I imagined. There would have been only bloody body parts left for their families to bury.
Contrast that imagined but likely reaction with the federal government’s actual cosseting of the criminal trespassers in Oregon’s high desert country.
Only when a fed-up Gov. Kate Brown demanded that the government take action against the arrogant criminals did the FBI bestir itself. An agent talked by telephone with Ammon Bundy, the bloviator-in-chief of the terrorist occupiers. Yep, the FBI actually talked to the bastards. The FBI agent — identified only as “Chris” — reportedly asked the criminals what it would take to end the occupation.
These redneck rogues have thumbed their noses at the law, the U.S. government and the local officials and citizenry ever since their armed takeover on Jan. 2. The citizenry has made it clear that they want the invaders to get the hell out of their business.
Public land use is a volatile issue in most of the west, where ranching and mining interests have had their way for so long that the other legitimate interests — recreation, the environment — have risked violence when they tried to restore balance. Here in New Mexico, crazies like the Bundy crowd toted automatic weapons to a courthouse and brandished them to intimidate people attending a public hearing on a proposed national monument. But in Harney County, OR, all the stakeholders have worked hard to craft compromises and peaceful solutions to the land use issues.
The stakeholders include the Paiute Indian tribe, whose ancestors owned much of the land whose use the trespassers are now trying to dictate. One of the terrorists, LaVoy Finicum, has posted a video on the internet of himself sifting through boxes of documents and artifacts belonging to the Paiute tribe. “We want to make sure these things are returned to their rightful owner,” said Finicum, who recently provoked the destruction of a Fish and Wildlife Service fence and the disabling of security cameras that he claimed the government was using for surveillance. From the outset, the Paiutes opposed the invaders.
The new Finicum video has enraged tribal leaders.They have called on the feds to protect native cultural resources at the refuge and to criminally prosecute the militiamen. “I feel disrespected that they’re even out there,” said Jarvis Kennedy, the tribal council’s sergeant-at-arms. Kennedy said he was too upset to watch all of Finicum’s video. “It’s like me going through the dresser drawers at their house.”
Tribal leaders say the refuge stores confidential documents and thousands of historic artifacts, such as baskets, spears, tools and beads. The refuge is also home to Paiute burial grounds, whose sacred status has been respected by the refuge management but is imperiled by the “militia” shenanigans.
“I could go to the Bundys where his grandparents are buried,” Kennedy said. “How would they feel if I drove over their grave and went through their heirlooms?”
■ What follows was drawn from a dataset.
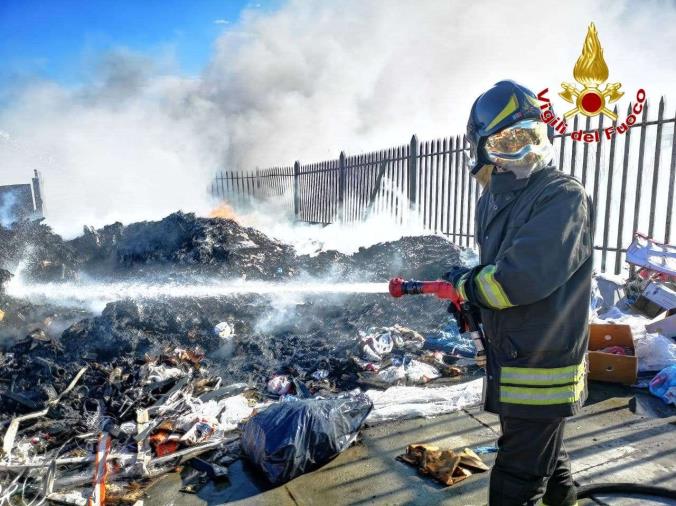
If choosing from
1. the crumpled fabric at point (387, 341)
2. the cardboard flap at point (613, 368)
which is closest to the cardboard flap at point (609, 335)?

Kennedy said the tribe has a good relationship with refuge officials and noted that the Paiute people refuse to communicate with militia leaders or visit the occupation. “I’m not going to give them the satisfaction of meeting with them,” Charlotte Rodrique, chairwoman of the Burns Paiute tribe, said last week.
Kennedy noted that the militiamen, with the tacit consent of so-called law enforcement, are free to come and go at the refuge. He said it would be easy for one of them to damage or steal their artifacts and documents. “All the stuff they are doing out there, it’s like a crime scene,” he said.
In fact, it IS a crime scene. One that everyone involved recognizes except for the federal government whose stewardship of our land — yours and mine — has been challenged by a lawless batch of gun-toting yahoos. It’s time to take our land back from them and treat them like the law-breakers they are. Now!